Dengan kepolosannya, Dinda mengangguk. Dinda menghapus air mata yang membekas di pipinya. Fabian langsung mendekap adik tersayangnya yang masih lugu itu.
Setelah kakaknya keluar dari kamar, Dinda mengambil buku pemberian Bintang sebelum Bintang pergi meninggalkannya. Dinda menggerakkan penanya dan mencurahkan isi hatinya ke dalam buku pemberian Bintang bersampul biru dan bertuliskan Diary Arinda.

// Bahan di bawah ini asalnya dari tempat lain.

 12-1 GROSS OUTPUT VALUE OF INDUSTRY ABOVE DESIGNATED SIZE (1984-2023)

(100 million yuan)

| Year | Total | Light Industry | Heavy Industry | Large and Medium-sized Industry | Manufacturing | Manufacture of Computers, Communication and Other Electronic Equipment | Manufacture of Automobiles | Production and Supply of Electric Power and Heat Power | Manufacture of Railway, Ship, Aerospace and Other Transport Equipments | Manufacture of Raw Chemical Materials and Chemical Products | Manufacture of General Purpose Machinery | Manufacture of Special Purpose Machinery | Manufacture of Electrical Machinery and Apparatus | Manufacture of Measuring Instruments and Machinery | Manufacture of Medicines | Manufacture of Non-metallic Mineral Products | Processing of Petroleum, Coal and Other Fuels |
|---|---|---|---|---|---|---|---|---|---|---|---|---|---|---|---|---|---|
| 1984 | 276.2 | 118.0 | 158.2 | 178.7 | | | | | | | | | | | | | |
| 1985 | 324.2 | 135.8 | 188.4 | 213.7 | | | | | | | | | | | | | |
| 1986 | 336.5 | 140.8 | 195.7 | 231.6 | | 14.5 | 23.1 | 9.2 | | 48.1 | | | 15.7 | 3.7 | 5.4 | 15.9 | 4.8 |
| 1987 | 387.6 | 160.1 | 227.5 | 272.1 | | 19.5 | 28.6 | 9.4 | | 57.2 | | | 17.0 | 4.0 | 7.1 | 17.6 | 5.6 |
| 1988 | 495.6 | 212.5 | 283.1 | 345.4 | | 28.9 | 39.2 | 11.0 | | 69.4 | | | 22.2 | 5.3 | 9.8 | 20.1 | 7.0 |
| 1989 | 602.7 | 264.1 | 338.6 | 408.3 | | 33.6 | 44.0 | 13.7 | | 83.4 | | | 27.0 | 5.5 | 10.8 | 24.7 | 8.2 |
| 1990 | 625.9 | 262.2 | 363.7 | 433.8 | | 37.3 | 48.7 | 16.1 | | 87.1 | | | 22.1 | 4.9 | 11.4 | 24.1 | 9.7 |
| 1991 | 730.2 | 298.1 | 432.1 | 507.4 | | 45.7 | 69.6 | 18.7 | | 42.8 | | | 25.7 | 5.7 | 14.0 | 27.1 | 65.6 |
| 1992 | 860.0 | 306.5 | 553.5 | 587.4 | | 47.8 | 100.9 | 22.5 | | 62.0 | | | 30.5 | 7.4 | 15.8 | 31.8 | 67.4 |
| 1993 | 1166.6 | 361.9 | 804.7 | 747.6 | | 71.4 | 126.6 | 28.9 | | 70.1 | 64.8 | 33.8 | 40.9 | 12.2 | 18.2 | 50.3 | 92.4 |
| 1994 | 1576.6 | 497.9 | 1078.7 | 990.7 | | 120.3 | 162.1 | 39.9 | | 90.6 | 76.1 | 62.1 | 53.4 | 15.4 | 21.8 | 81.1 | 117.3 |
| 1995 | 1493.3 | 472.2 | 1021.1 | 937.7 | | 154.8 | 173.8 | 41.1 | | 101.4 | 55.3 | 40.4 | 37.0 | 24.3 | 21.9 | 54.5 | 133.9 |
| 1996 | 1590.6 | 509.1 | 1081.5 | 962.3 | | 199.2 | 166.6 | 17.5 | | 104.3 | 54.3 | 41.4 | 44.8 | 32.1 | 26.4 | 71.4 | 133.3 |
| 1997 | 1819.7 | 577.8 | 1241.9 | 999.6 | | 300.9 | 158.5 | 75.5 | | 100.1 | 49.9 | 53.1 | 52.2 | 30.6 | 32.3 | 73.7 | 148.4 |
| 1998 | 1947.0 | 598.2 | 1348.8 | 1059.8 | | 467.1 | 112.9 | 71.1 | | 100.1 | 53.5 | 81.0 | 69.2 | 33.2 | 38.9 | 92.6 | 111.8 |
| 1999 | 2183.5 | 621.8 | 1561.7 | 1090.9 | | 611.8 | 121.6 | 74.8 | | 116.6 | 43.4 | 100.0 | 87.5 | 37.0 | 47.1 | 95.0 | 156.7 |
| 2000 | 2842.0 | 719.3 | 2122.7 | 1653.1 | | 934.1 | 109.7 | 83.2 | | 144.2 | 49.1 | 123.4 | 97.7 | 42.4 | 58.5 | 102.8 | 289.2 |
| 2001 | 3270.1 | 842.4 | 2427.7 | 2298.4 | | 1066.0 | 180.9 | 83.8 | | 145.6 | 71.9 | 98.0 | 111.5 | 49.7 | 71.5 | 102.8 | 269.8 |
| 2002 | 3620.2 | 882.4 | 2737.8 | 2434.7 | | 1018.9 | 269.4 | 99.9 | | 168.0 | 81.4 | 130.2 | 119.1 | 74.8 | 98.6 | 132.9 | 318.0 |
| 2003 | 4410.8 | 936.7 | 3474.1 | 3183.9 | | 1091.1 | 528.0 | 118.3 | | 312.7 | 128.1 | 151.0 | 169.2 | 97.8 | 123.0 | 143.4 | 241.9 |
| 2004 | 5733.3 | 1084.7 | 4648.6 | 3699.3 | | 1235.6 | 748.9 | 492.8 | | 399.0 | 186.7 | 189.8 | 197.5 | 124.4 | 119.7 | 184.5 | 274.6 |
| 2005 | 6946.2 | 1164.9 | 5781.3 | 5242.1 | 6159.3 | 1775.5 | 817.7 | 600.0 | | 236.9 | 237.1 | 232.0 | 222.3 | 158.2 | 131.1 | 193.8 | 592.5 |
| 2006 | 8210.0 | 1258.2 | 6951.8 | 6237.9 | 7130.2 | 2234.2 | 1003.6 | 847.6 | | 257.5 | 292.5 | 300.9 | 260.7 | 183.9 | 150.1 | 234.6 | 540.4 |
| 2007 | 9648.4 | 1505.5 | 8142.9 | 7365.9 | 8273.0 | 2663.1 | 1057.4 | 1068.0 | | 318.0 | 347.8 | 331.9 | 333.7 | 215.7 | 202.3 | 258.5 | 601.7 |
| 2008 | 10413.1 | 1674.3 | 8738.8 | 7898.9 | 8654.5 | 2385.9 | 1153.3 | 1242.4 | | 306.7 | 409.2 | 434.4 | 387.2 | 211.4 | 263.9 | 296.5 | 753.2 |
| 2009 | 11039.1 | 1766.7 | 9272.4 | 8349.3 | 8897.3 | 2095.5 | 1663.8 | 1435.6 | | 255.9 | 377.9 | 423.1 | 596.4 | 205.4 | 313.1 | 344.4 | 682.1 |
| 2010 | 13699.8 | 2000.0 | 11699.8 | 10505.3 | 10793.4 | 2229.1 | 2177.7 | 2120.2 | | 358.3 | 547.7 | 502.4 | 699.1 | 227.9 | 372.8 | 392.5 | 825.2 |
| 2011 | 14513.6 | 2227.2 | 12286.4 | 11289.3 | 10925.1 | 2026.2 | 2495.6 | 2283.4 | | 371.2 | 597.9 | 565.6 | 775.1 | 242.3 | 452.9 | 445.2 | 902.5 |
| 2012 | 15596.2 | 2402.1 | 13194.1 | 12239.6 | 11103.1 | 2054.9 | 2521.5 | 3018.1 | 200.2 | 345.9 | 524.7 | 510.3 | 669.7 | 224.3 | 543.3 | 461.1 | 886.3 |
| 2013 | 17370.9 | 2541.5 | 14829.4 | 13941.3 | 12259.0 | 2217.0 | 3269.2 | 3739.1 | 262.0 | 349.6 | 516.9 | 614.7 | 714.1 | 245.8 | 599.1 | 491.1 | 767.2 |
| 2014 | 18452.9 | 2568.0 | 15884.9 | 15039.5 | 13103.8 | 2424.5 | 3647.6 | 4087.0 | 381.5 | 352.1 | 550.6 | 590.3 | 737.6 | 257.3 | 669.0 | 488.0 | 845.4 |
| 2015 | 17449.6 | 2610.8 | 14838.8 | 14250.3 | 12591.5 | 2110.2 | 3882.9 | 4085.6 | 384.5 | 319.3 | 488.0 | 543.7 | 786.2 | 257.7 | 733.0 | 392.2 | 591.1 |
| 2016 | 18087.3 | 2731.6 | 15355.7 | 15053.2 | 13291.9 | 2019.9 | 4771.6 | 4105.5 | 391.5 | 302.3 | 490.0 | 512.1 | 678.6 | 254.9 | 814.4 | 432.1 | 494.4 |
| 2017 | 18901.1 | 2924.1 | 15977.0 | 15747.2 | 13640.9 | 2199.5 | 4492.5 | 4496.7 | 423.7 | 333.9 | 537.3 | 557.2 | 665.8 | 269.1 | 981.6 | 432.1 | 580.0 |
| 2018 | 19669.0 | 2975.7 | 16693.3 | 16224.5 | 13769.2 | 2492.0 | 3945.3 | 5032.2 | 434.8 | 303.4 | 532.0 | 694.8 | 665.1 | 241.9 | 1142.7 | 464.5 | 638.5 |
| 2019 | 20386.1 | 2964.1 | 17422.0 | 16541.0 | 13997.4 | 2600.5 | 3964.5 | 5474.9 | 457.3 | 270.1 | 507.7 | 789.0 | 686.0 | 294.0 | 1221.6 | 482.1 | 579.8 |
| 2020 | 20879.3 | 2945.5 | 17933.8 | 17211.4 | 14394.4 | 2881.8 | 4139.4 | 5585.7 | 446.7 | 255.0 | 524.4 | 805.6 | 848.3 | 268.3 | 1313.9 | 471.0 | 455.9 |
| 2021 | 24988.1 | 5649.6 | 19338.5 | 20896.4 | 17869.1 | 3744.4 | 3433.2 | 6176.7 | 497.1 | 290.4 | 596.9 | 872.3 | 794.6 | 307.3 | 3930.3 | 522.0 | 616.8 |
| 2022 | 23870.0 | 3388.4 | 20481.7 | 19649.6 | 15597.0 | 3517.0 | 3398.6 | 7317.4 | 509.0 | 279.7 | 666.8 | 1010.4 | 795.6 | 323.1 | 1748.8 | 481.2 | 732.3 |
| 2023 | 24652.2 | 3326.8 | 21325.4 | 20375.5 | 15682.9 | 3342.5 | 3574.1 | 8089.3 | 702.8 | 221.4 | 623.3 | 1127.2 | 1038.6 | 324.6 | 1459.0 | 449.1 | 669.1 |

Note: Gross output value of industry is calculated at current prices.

Dinda mengambil kertas yang terlipat di dalam buku pemberian Bintang dan membaca tulisan yang sudah ia baca berkali – kali.

Dear Arinda
Maafkan Bintang karena aku tidak dapat terus bersinar untuk Arinda. Ada saatnya Bintangmu ini redup dan tak kuasa melawan takdir. Jangan pernah menganggap Bintang sudah pergi jauh. Bintang akan selalu ada di hati Arinda. Saat senja tiba, aku akan menjadi bintang paling terang di atas langit yang akan selalu melindungi Arinda. Bintang mau Arinda selalu tersenyum mengenang persahabatan yang sudah kita lalui sama – sama.
Bintang

“Arinda gak akan pernah melupakan Bintang. Bintang di hati Arinda gak akan pernah redup. Dan Arinda akan selalu tersenyum untuk Bintang.” Kata Dinda pada diri sendiri.